Passage shown -
>> Start

For a complete list of possible task types (depending on the loaded packages), see mlr_reflections$task_types$type.

backend

(DataBackend)
Abstract interface to the data of the task.

col_info

(data.table::data.table())
Table with with 4 columns, mainly for internal purposes:

  • "id" (character()) stores the name of the column.

  • "type" (character()) holds the storage type of the variable, e.g. integer, numeric or character. See mlr_reflections$task_feature_types for a complete list of allowed types.

  • "levels" (list()) stores a vector of distinct values (levels) for ordered and unordered factor variables.

  • "label" (character()) stores a vector of prettier, formated column names.

  • "fix_factor_levels" (logical()) stores flags which determine if the levels of the respective variable need to be reordered after querying the data from the DataBackend.

Note that all columns of the DataBackend, also columns which are not selected or have any role, are listed in this table.

man

(character(1))
String in the format [pkg]::[topic] pointing to a manual page for this object. Defaults to NA, but can be set by child classes.

extra_args

(named list())
Additional arguments set during construction. Required for convert_task().

mlr3_version

(package_version)
Package version of mlr3 used to create the task.

characteristics

(list())
List of characteristics of the task, e.g. list(n = 5, p = 7).

Active bindings

id

(character(1))
Identifier of the object. Used in tables, plot and text output.

internal_valid_task

(Task or integer() or NULL)
Optional validation task that can, e.g., be used for early stopping with learners such as XGBoost. See also the $validate field of Learner. If integers are assigned they are removed from the primary task and an internal validation task with those ids is created from the primary task using only those ids. When assigning a new task, it is always cloned.

hash

(character(1))
Hash (unique identifier) for this object. The hash is calculated based on the complete task object and $row_ids. If an internal validation task is set, the hash is recalculated.

row_ids

(positive integer())
Returns the row ids of the DataBackend for observations with role "use".

row_names

(data.table::data.table())
Returns a table with two columns:

feature_names

(character())
Returns all column names with role == "feature".

Note that this vector determines the default order of columns for task$data(cols = NULL, ...). However, it is recommended to not rely on the order of columns, but instead always address columns by their name. The default order is not well defined after some operations, e.g. after task$cbind() or after processing via mlr3pipelines.

target_names

(character())
Returns all column names with role "target".

properties

(character())
Set of task properties. Possible properties are are stored in mlr_reflections$task_properties. The following properties are currently standardized and understood by tasks in mlr3:

  • "strata": The task is resampled using one or more stratification variables (role "stratum").

  • "groups": The task comes with grouping/blocking information (role "group").

  • "weights": The task comes with observation weights (role "weight").

Note that above listed properties are calculated from the $col_roles and may not be set explicitly.

row_roles

(named list())
Each row (observation) can have an arbitrary number of roles in the learning task:

  • "use": Use in train / predict / resampling.

row_roles is a named list whose elements are named by row role and each element is an integer() vector of row ids. To alter the roles, just modify the list, e.g. with R's set functions (intersect(), setdiff(), union(), ...).

col_roles

(named list())
Each column can be in one or more of the following groups to fulfill different roles:

  • "feature": Regular feature used in the model fitting process.

  • "target": Target variable. Most tasks only accept a single target column.

>> End

Dataset -
>> Start

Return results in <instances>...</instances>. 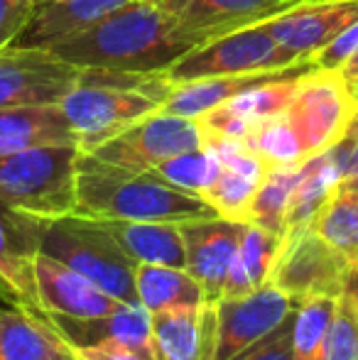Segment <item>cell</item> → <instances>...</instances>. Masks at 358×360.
Returning <instances> with one entry per match:
<instances>
[{
	"instance_id": "cell-1",
	"label": "cell",
	"mask_w": 358,
	"mask_h": 360,
	"mask_svg": "<svg viewBox=\"0 0 358 360\" xmlns=\"http://www.w3.org/2000/svg\"><path fill=\"white\" fill-rule=\"evenodd\" d=\"M194 47H199V39L181 30L160 5L133 0L49 52L79 69L158 74Z\"/></svg>"
},
{
	"instance_id": "cell-2",
	"label": "cell",
	"mask_w": 358,
	"mask_h": 360,
	"mask_svg": "<svg viewBox=\"0 0 358 360\" xmlns=\"http://www.w3.org/2000/svg\"><path fill=\"white\" fill-rule=\"evenodd\" d=\"M74 214L96 221L184 223L216 216V211L201 196L167 184L153 172H130L79 152Z\"/></svg>"
},
{
	"instance_id": "cell-3",
	"label": "cell",
	"mask_w": 358,
	"mask_h": 360,
	"mask_svg": "<svg viewBox=\"0 0 358 360\" xmlns=\"http://www.w3.org/2000/svg\"><path fill=\"white\" fill-rule=\"evenodd\" d=\"M172 81L165 72L79 69L77 86L62 98V110L82 152H91L120 135L140 118L165 105Z\"/></svg>"
},
{
	"instance_id": "cell-4",
	"label": "cell",
	"mask_w": 358,
	"mask_h": 360,
	"mask_svg": "<svg viewBox=\"0 0 358 360\" xmlns=\"http://www.w3.org/2000/svg\"><path fill=\"white\" fill-rule=\"evenodd\" d=\"M77 145H42L0 155V199L42 221L77 211Z\"/></svg>"
},
{
	"instance_id": "cell-5",
	"label": "cell",
	"mask_w": 358,
	"mask_h": 360,
	"mask_svg": "<svg viewBox=\"0 0 358 360\" xmlns=\"http://www.w3.org/2000/svg\"><path fill=\"white\" fill-rule=\"evenodd\" d=\"M39 252L82 272L115 302H138L135 262L125 255L103 221L79 214L47 221Z\"/></svg>"
},
{
	"instance_id": "cell-6",
	"label": "cell",
	"mask_w": 358,
	"mask_h": 360,
	"mask_svg": "<svg viewBox=\"0 0 358 360\" xmlns=\"http://www.w3.org/2000/svg\"><path fill=\"white\" fill-rule=\"evenodd\" d=\"M300 62H309V59H297L292 52L280 47L268 27L258 22L189 49L165 74L172 84H181V81L209 79V76L275 72Z\"/></svg>"
},
{
	"instance_id": "cell-7",
	"label": "cell",
	"mask_w": 358,
	"mask_h": 360,
	"mask_svg": "<svg viewBox=\"0 0 358 360\" xmlns=\"http://www.w3.org/2000/svg\"><path fill=\"white\" fill-rule=\"evenodd\" d=\"M358 113V96L341 72L312 69L297 81L285 115L307 157L326 152L341 140Z\"/></svg>"
},
{
	"instance_id": "cell-8",
	"label": "cell",
	"mask_w": 358,
	"mask_h": 360,
	"mask_svg": "<svg viewBox=\"0 0 358 360\" xmlns=\"http://www.w3.org/2000/svg\"><path fill=\"white\" fill-rule=\"evenodd\" d=\"M351 267L331 245H326L314 228H292L282 236L270 285L295 304L312 297H339L351 280Z\"/></svg>"
},
{
	"instance_id": "cell-9",
	"label": "cell",
	"mask_w": 358,
	"mask_h": 360,
	"mask_svg": "<svg viewBox=\"0 0 358 360\" xmlns=\"http://www.w3.org/2000/svg\"><path fill=\"white\" fill-rule=\"evenodd\" d=\"M201 145L204 135L196 120L172 115L167 110H155L120 135L91 150L89 155L130 172H150L170 157Z\"/></svg>"
},
{
	"instance_id": "cell-10",
	"label": "cell",
	"mask_w": 358,
	"mask_h": 360,
	"mask_svg": "<svg viewBox=\"0 0 358 360\" xmlns=\"http://www.w3.org/2000/svg\"><path fill=\"white\" fill-rule=\"evenodd\" d=\"M79 67L64 62L49 49H0V108L62 103L77 86Z\"/></svg>"
},
{
	"instance_id": "cell-11",
	"label": "cell",
	"mask_w": 358,
	"mask_h": 360,
	"mask_svg": "<svg viewBox=\"0 0 358 360\" xmlns=\"http://www.w3.org/2000/svg\"><path fill=\"white\" fill-rule=\"evenodd\" d=\"M47 221L13 209L0 199V294L15 309L44 316L34 282V257L39 255Z\"/></svg>"
},
{
	"instance_id": "cell-12",
	"label": "cell",
	"mask_w": 358,
	"mask_h": 360,
	"mask_svg": "<svg viewBox=\"0 0 358 360\" xmlns=\"http://www.w3.org/2000/svg\"><path fill=\"white\" fill-rule=\"evenodd\" d=\"M184 238V270L204 289L206 304L224 299V282L238 248L243 221L224 216L191 218L179 223Z\"/></svg>"
},
{
	"instance_id": "cell-13",
	"label": "cell",
	"mask_w": 358,
	"mask_h": 360,
	"mask_svg": "<svg viewBox=\"0 0 358 360\" xmlns=\"http://www.w3.org/2000/svg\"><path fill=\"white\" fill-rule=\"evenodd\" d=\"M297 304L268 282L265 287L236 299H221L216 304V356L229 360L250 343L268 336Z\"/></svg>"
},
{
	"instance_id": "cell-14",
	"label": "cell",
	"mask_w": 358,
	"mask_h": 360,
	"mask_svg": "<svg viewBox=\"0 0 358 360\" xmlns=\"http://www.w3.org/2000/svg\"><path fill=\"white\" fill-rule=\"evenodd\" d=\"M356 20L358 0H305L263 25L280 47L297 59H312Z\"/></svg>"
},
{
	"instance_id": "cell-15",
	"label": "cell",
	"mask_w": 358,
	"mask_h": 360,
	"mask_svg": "<svg viewBox=\"0 0 358 360\" xmlns=\"http://www.w3.org/2000/svg\"><path fill=\"white\" fill-rule=\"evenodd\" d=\"M300 5L297 0H160L181 30L194 34L199 44L221 34L268 22L280 13Z\"/></svg>"
},
{
	"instance_id": "cell-16",
	"label": "cell",
	"mask_w": 358,
	"mask_h": 360,
	"mask_svg": "<svg viewBox=\"0 0 358 360\" xmlns=\"http://www.w3.org/2000/svg\"><path fill=\"white\" fill-rule=\"evenodd\" d=\"M34 282L44 316L94 319L110 314L120 302L98 289L82 272L39 252L34 257Z\"/></svg>"
},
{
	"instance_id": "cell-17",
	"label": "cell",
	"mask_w": 358,
	"mask_h": 360,
	"mask_svg": "<svg viewBox=\"0 0 358 360\" xmlns=\"http://www.w3.org/2000/svg\"><path fill=\"white\" fill-rule=\"evenodd\" d=\"M47 319L59 331V336L72 348L120 343V346L135 348V351L155 358L153 314L140 302H120L106 316H94V319L47 316Z\"/></svg>"
},
{
	"instance_id": "cell-18",
	"label": "cell",
	"mask_w": 358,
	"mask_h": 360,
	"mask_svg": "<svg viewBox=\"0 0 358 360\" xmlns=\"http://www.w3.org/2000/svg\"><path fill=\"white\" fill-rule=\"evenodd\" d=\"M206 147L214 150L221 162V172L209 189H204L201 199L216 211V216L231 221H245L248 206L258 184L263 181L268 167L253 155L245 145L231 140H204Z\"/></svg>"
},
{
	"instance_id": "cell-19",
	"label": "cell",
	"mask_w": 358,
	"mask_h": 360,
	"mask_svg": "<svg viewBox=\"0 0 358 360\" xmlns=\"http://www.w3.org/2000/svg\"><path fill=\"white\" fill-rule=\"evenodd\" d=\"M216 333V304L153 314L155 360H214Z\"/></svg>"
},
{
	"instance_id": "cell-20",
	"label": "cell",
	"mask_w": 358,
	"mask_h": 360,
	"mask_svg": "<svg viewBox=\"0 0 358 360\" xmlns=\"http://www.w3.org/2000/svg\"><path fill=\"white\" fill-rule=\"evenodd\" d=\"M133 0H37L15 47L52 49Z\"/></svg>"
},
{
	"instance_id": "cell-21",
	"label": "cell",
	"mask_w": 358,
	"mask_h": 360,
	"mask_svg": "<svg viewBox=\"0 0 358 360\" xmlns=\"http://www.w3.org/2000/svg\"><path fill=\"white\" fill-rule=\"evenodd\" d=\"M312 69H317V64L309 59V62L292 64V67L275 69V72L209 76V79L181 81V84H172V91H170L167 101H165V105L160 110H167V113L181 115V118H189V120H199L206 110L236 98L238 94L253 89V86L268 84V81H277V79H290V76H305Z\"/></svg>"
},
{
	"instance_id": "cell-22",
	"label": "cell",
	"mask_w": 358,
	"mask_h": 360,
	"mask_svg": "<svg viewBox=\"0 0 358 360\" xmlns=\"http://www.w3.org/2000/svg\"><path fill=\"white\" fill-rule=\"evenodd\" d=\"M42 145H77V135L62 105L47 103L0 108V155H13Z\"/></svg>"
},
{
	"instance_id": "cell-23",
	"label": "cell",
	"mask_w": 358,
	"mask_h": 360,
	"mask_svg": "<svg viewBox=\"0 0 358 360\" xmlns=\"http://www.w3.org/2000/svg\"><path fill=\"white\" fill-rule=\"evenodd\" d=\"M0 360H77L47 316L8 309L0 311Z\"/></svg>"
},
{
	"instance_id": "cell-24",
	"label": "cell",
	"mask_w": 358,
	"mask_h": 360,
	"mask_svg": "<svg viewBox=\"0 0 358 360\" xmlns=\"http://www.w3.org/2000/svg\"><path fill=\"white\" fill-rule=\"evenodd\" d=\"M135 265L184 267V238L179 223L167 221H103Z\"/></svg>"
},
{
	"instance_id": "cell-25",
	"label": "cell",
	"mask_w": 358,
	"mask_h": 360,
	"mask_svg": "<svg viewBox=\"0 0 358 360\" xmlns=\"http://www.w3.org/2000/svg\"><path fill=\"white\" fill-rule=\"evenodd\" d=\"M277 250H280V236L243 221L238 248L224 282V299L245 297L268 285Z\"/></svg>"
},
{
	"instance_id": "cell-26",
	"label": "cell",
	"mask_w": 358,
	"mask_h": 360,
	"mask_svg": "<svg viewBox=\"0 0 358 360\" xmlns=\"http://www.w3.org/2000/svg\"><path fill=\"white\" fill-rule=\"evenodd\" d=\"M135 294L150 314L179 307H196L204 302V289L184 267L135 265Z\"/></svg>"
},
{
	"instance_id": "cell-27",
	"label": "cell",
	"mask_w": 358,
	"mask_h": 360,
	"mask_svg": "<svg viewBox=\"0 0 358 360\" xmlns=\"http://www.w3.org/2000/svg\"><path fill=\"white\" fill-rule=\"evenodd\" d=\"M309 226L351 267H358V196L336 186Z\"/></svg>"
},
{
	"instance_id": "cell-28",
	"label": "cell",
	"mask_w": 358,
	"mask_h": 360,
	"mask_svg": "<svg viewBox=\"0 0 358 360\" xmlns=\"http://www.w3.org/2000/svg\"><path fill=\"white\" fill-rule=\"evenodd\" d=\"M302 167H305V162L295 167H275V169L265 172L263 181L258 184V189H255V194H253V201H250V206H248L245 221L275 233L282 240L287 206H290L292 191H295L297 181H300V176H302Z\"/></svg>"
},
{
	"instance_id": "cell-29",
	"label": "cell",
	"mask_w": 358,
	"mask_h": 360,
	"mask_svg": "<svg viewBox=\"0 0 358 360\" xmlns=\"http://www.w3.org/2000/svg\"><path fill=\"white\" fill-rule=\"evenodd\" d=\"M243 145L263 162L268 169L275 167H295L307 162L305 147H302L297 133L292 130L290 120H287L285 110L272 118H265L250 130V135L243 140Z\"/></svg>"
},
{
	"instance_id": "cell-30",
	"label": "cell",
	"mask_w": 358,
	"mask_h": 360,
	"mask_svg": "<svg viewBox=\"0 0 358 360\" xmlns=\"http://www.w3.org/2000/svg\"><path fill=\"white\" fill-rule=\"evenodd\" d=\"M334 304V297H312L297 304L292 326V360H324Z\"/></svg>"
},
{
	"instance_id": "cell-31",
	"label": "cell",
	"mask_w": 358,
	"mask_h": 360,
	"mask_svg": "<svg viewBox=\"0 0 358 360\" xmlns=\"http://www.w3.org/2000/svg\"><path fill=\"white\" fill-rule=\"evenodd\" d=\"M155 176H160L167 184L177 186L181 191L201 196L204 189H209L211 181L219 176L221 162L214 155V150L206 145L196 147V150H186L179 155L165 160L162 165H158L155 169H150Z\"/></svg>"
},
{
	"instance_id": "cell-32",
	"label": "cell",
	"mask_w": 358,
	"mask_h": 360,
	"mask_svg": "<svg viewBox=\"0 0 358 360\" xmlns=\"http://www.w3.org/2000/svg\"><path fill=\"white\" fill-rule=\"evenodd\" d=\"M324 360H358V304L349 287L336 297Z\"/></svg>"
},
{
	"instance_id": "cell-33",
	"label": "cell",
	"mask_w": 358,
	"mask_h": 360,
	"mask_svg": "<svg viewBox=\"0 0 358 360\" xmlns=\"http://www.w3.org/2000/svg\"><path fill=\"white\" fill-rule=\"evenodd\" d=\"M292 326H295V309L268 336L250 343L248 348H243L229 360H292Z\"/></svg>"
},
{
	"instance_id": "cell-34",
	"label": "cell",
	"mask_w": 358,
	"mask_h": 360,
	"mask_svg": "<svg viewBox=\"0 0 358 360\" xmlns=\"http://www.w3.org/2000/svg\"><path fill=\"white\" fill-rule=\"evenodd\" d=\"M358 52V20L351 22L346 30H341L326 47H321L319 52L312 57V62L317 64V69H329V72H339L346 62Z\"/></svg>"
},
{
	"instance_id": "cell-35",
	"label": "cell",
	"mask_w": 358,
	"mask_h": 360,
	"mask_svg": "<svg viewBox=\"0 0 358 360\" xmlns=\"http://www.w3.org/2000/svg\"><path fill=\"white\" fill-rule=\"evenodd\" d=\"M37 0H0V49L13 47L25 30Z\"/></svg>"
},
{
	"instance_id": "cell-36",
	"label": "cell",
	"mask_w": 358,
	"mask_h": 360,
	"mask_svg": "<svg viewBox=\"0 0 358 360\" xmlns=\"http://www.w3.org/2000/svg\"><path fill=\"white\" fill-rule=\"evenodd\" d=\"M77 360H155L135 348L120 346V343H101V346L72 348Z\"/></svg>"
},
{
	"instance_id": "cell-37",
	"label": "cell",
	"mask_w": 358,
	"mask_h": 360,
	"mask_svg": "<svg viewBox=\"0 0 358 360\" xmlns=\"http://www.w3.org/2000/svg\"><path fill=\"white\" fill-rule=\"evenodd\" d=\"M339 72H341V76H344L346 81H349V84H356V81H358V52L344 64V67L339 69Z\"/></svg>"
},
{
	"instance_id": "cell-38",
	"label": "cell",
	"mask_w": 358,
	"mask_h": 360,
	"mask_svg": "<svg viewBox=\"0 0 358 360\" xmlns=\"http://www.w3.org/2000/svg\"><path fill=\"white\" fill-rule=\"evenodd\" d=\"M336 186H339V189H344V191H351V194L358 196V174L349 176V179H341Z\"/></svg>"
},
{
	"instance_id": "cell-39",
	"label": "cell",
	"mask_w": 358,
	"mask_h": 360,
	"mask_svg": "<svg viewBox=\"0 0 358 360\" xmlns=\"http://www.w3.org/2000/svg\"><path fill=\"white\" fill-rule=\"evenodd\" d=\"M346 287L351 289V294L356 297V304H358V267L351 272V280H349V285H346Z\"/></svg>"
},
{
	"instance_id": "cell-40",
	"label": "cell",
	"mask_w": 358,
	"mask_h": 360,
	"mask_svg": "<svg viewBox=\"0 0 358 360\" xmlns=\"http://www.w3.org/2000/svg\"><path fill=\"white\" fill-rule=\"evenodd\" d=\"M143 3H153V5H160V0H143Z\"/></svg>"
},
{
	"instance_id": "cell-41",
	"label": "cell",
	"mask_w": 358,
	"mask_h": 360,
	"mask_svg": "<svg viewBox=\"0 0 358 360\" xmlns=\"http://www.w3.org/2000/svg\"><path fill=\"white\" fill-rule=\"evenodd\" d=\"M297 3H305V0H297Z\"/></svg>"
},
{
	"instance_id": "cell-42",
	"label": "cell",
	"mask_w": 358,
	"mask_h": 360,
	"mask_svg": "<svg viewBox=\"0 0 358 360\" xmlns=\"http://www.w3.org/2000/svg\"><path fill=\"white\" fill-rule=\"evenodd\" d=\"M351 86H358V81H356V84H351Z\"/></svg>"
}]
</instances>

>> End

Required tasks -
[1] Name every property that the mlr3 Task reference describes as standardized and understood by tasks in mlr3.
[2] Write the next part of the mlr3 Task reference, picking up after its last line.
The items come from a different source than the mlr3 Task reference.

The responses -
[1] "strata", "groups", "weights"

[2]
  • "name": Row names / observation labels. To be used in plots. Can be queried with $row_names. Not more than a single column can be associated with this role.

  • "order": Data returned by $data() is ordered by this column (or these columns). Columns must be sortable with order().

  • "group": During resampling, observations with the same value of the variable with role "group" are marked as "belonging together". For each resampling iteration, observations of the same group will be exclusively assigned to be either in the training set or in the test set. Not more than a single column can be associated with this role.

  • "stratum": Stratification variables. Multiple discrete columns may have this role.

  • "weight": Observation weights. Not more than one numeric column may have this role.

col_roles is a named list whose elements are named by column role and each element is a character() vector of column names. To alter the roles, just modify the list, e.g. with R's set functions (intersect(), setdiff(), union(), ...). The method $set_col_roles provides a convenient alternative to assign columns to roles.

nrow

(integer(1))
Returns the total number of rows with role "use".

ncol

(integer(1))
Returns the total number of columns with role "target" or "feature".

n_features

(integer(1))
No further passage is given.